A new motorway required the land where their warehouse stood. They were forced to sell it, and the business that had defined decades reached a natural conclusion, leading to Uncle’s brother retiring. For Uncle, who had rarely stood still since arriving in the UK, the sudden absence of work was disorienting. The warehouse had not just been a livelihood, but also a sense of purpose. Without it, he found himself facing a quiet he had never known before.
Aunty to the rescue
When the warehouse closed in 2007, the loss was felt beyond the family. Fifty-five members of staff had to be made redundant, many of whom had worked alongside them for years, dispersing an entire community.
Even then, Uncle and Aunty were thinking about others, and helped their former employees search for and obtain work. One of the men they helped get a job at a garden centre said he was still waiting for them to restart their business so he could come back to work for them.

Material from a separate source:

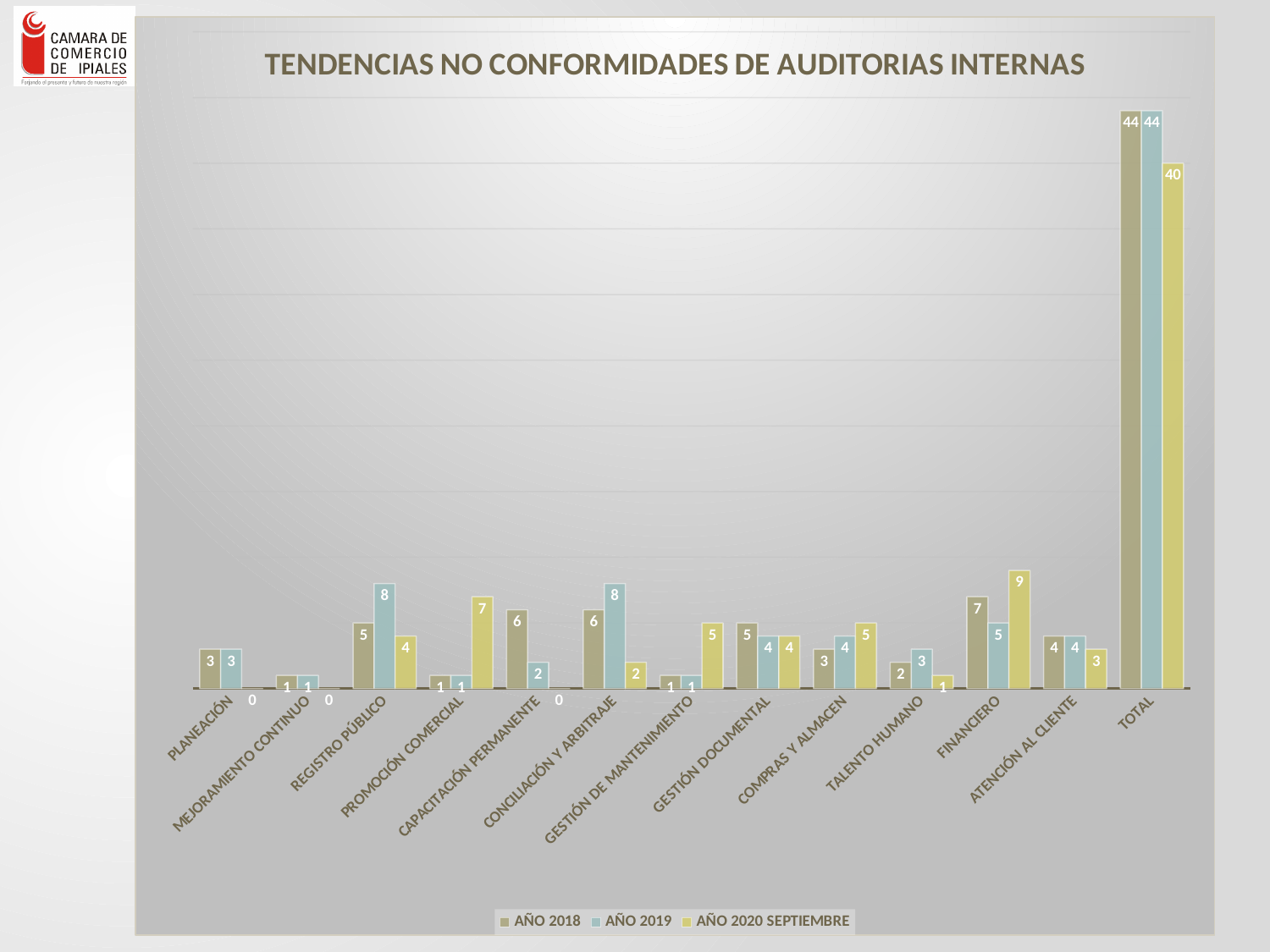
What is the TOTAL value for the AÑO 2020 SEPTIEMBRE series? 40 What kind of chart is shown on the slide? Bar chart What is the difference between the AÑO 2020 SEPTIEMBRE and AÑO 2018 values for PROMOCIÓN COMERCIAL? 6 How many series does the legend list? 3 What is the difference between the AÑO 2019 and AÑO 2020 SEPTIEMBRE values for TOTAL? 4 What is the title of the chart? TENDENCIAS NO CONFORMIDADES DE AUDITORIAS INTERNAS What is the value for CAPACITACIÓN PERMANENTE in the AÑO 2018 series? 6 How many categories are shown on the x axis? 13 Excluding TOTAL, which category has the highest value in the AÑO 2018 series? FINANCIERO Which is larger for CONCILIACIÓN Y ARBITRAJE: the AÑO 2018 value or the AÑO 2019 value? AÑO 2019 What is the value for REGISTRO PÚBLICO in the AÑO 2019 series? 8 What is the value for FINANCIERO in the AÑO 2020 SEPTIEMBRE series? 9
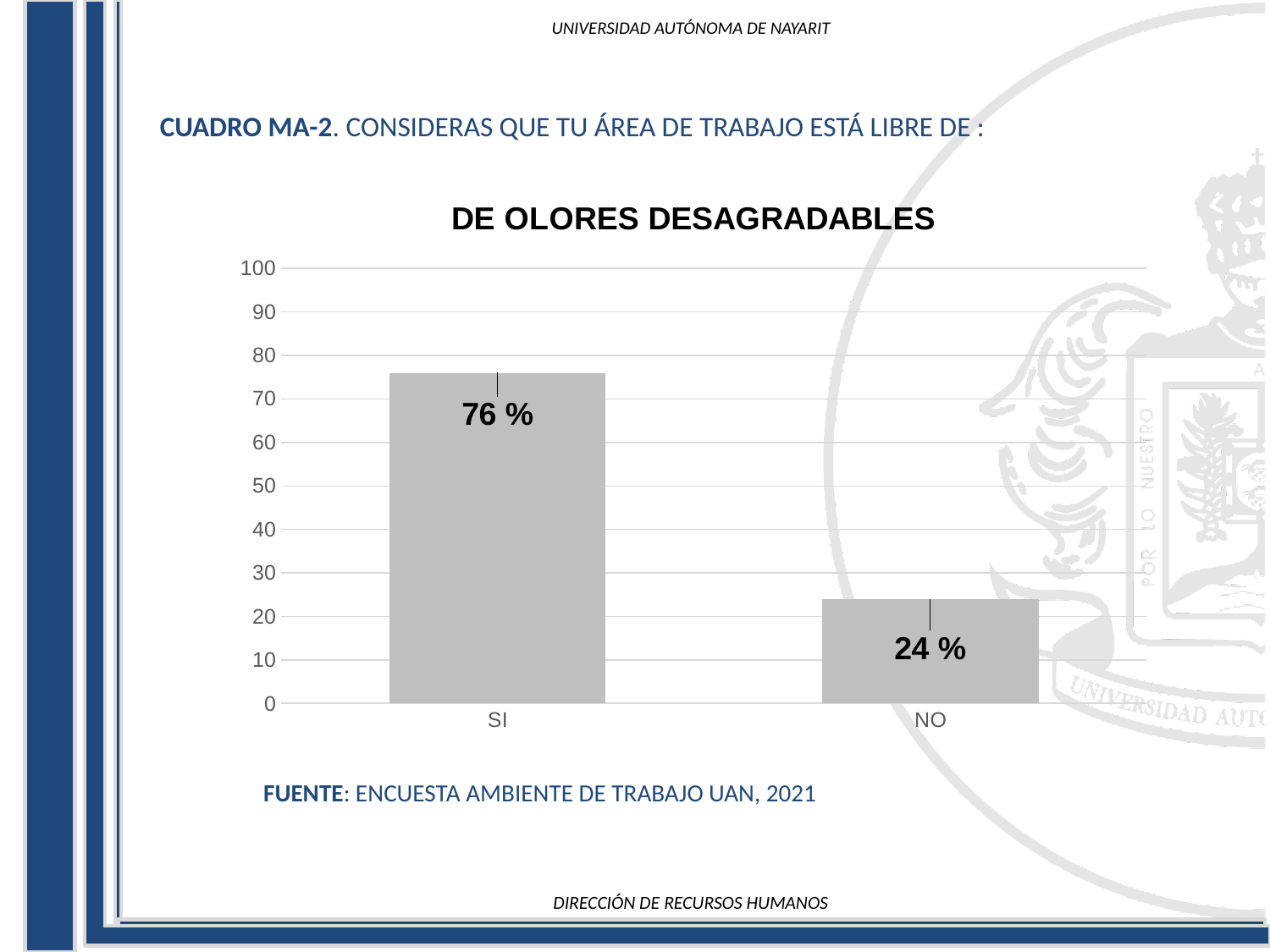
Which category has the lowest value? NO Which category has the highest value? SI Is the value for SI greater or less than 70? greater What is the highest value shown on the y axis? 100 What kind of chart is shown? bar chart Which is larger, the value for SI or the value for NO? SI Is the value for NO greater or less than 30? less How many categories are shown on the x axis? 2 What is the value for SI? 76 % What is the difference between the values for SI and NO? 52 % What is the value for NO? 24 % What is the title of the chart? DE OLORES DESAGRADABLES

And Aunty made sure that they did!
She reached out to one of their former employees, a man who had been with them since 1984, and proposed something bold: to restart the business, where Aunty and Uncle would provide all the capital, and he would bring the operational expertise, but to run it as a 50-50 partnership with him. Six months later, a new warehouse opened its doors. Because of their long-standing reputation, suppliers were happy to work with them again. Around 90% of their customers returned too, and one of their earliest employees eventually became one of their key buyers, a testament to the loyalty they had cultivated over the years.
Aunty continued right where she left off, managing the day to day accounting, learning as she went. She even took courses, including computer classes, adapting as the business evolved.
She recalls that over the years, one of their most significant internal shifts had been moving from paper ledgers to digital systems. Around the millennium, like many businesses, they made endless backups amid fears of the Y2K bug, when the world briefly believed computers might lose their minds at midnight on 1 January 2000. Nothing dramatic happened, but they were prepared just in case. And so, while Uncle had built the foundation through relentless work, Aunty ensured it could be rebuilt when everything changed.
Built to last
Uncle is now 76 years old and still works twelve hours a day, not out of necessity but out of choice. Work keeps his mind sharp and gives structure to his days, filling them with conversation, routine and a sense of purpose that has shaped his life since he first began at 18. After nearly six decades of early mornings and long hours, it is difficult for him to imagine a version of life that does not include a desk, a ledger and a steady stream of people walking through the door.
But he knows that as those around him gently suggest, it may be time to slow down. Aunty officially stepped back in 2011, although “retired” is too strong a word. She still steps in whenever needed, as she always has. Even when Uncle eventually steps away, he says he would like to keep his back office.
But when I think about their story, I personally do not think first about warehouses or expansion into Dallas, or even about the bold decision to start again after 2007. I think about partnership. About arriving in a new country with little certainty. About building something from scratch. About raising children while reinvesting everything back into the business. About rebuilding it again, and taking turns when strength was needed.
And beyond all of that, I think about the way they build community and the way they fold people into their world. The way friendships become family. The way, as they say, when it clicks, it is forever. Perhaps that is why writing this around Valentine’s Day* feels fitting. Not because of grand gestures or dramatic declarations, but because of something steadier. Fifty-one years of showing up, resilience, humour, hard work, and tea brewed exactly ten seconds.
* Although this article was written around Valentine’s Day, it may be published much later. As you can see, the publishing process is not always linear!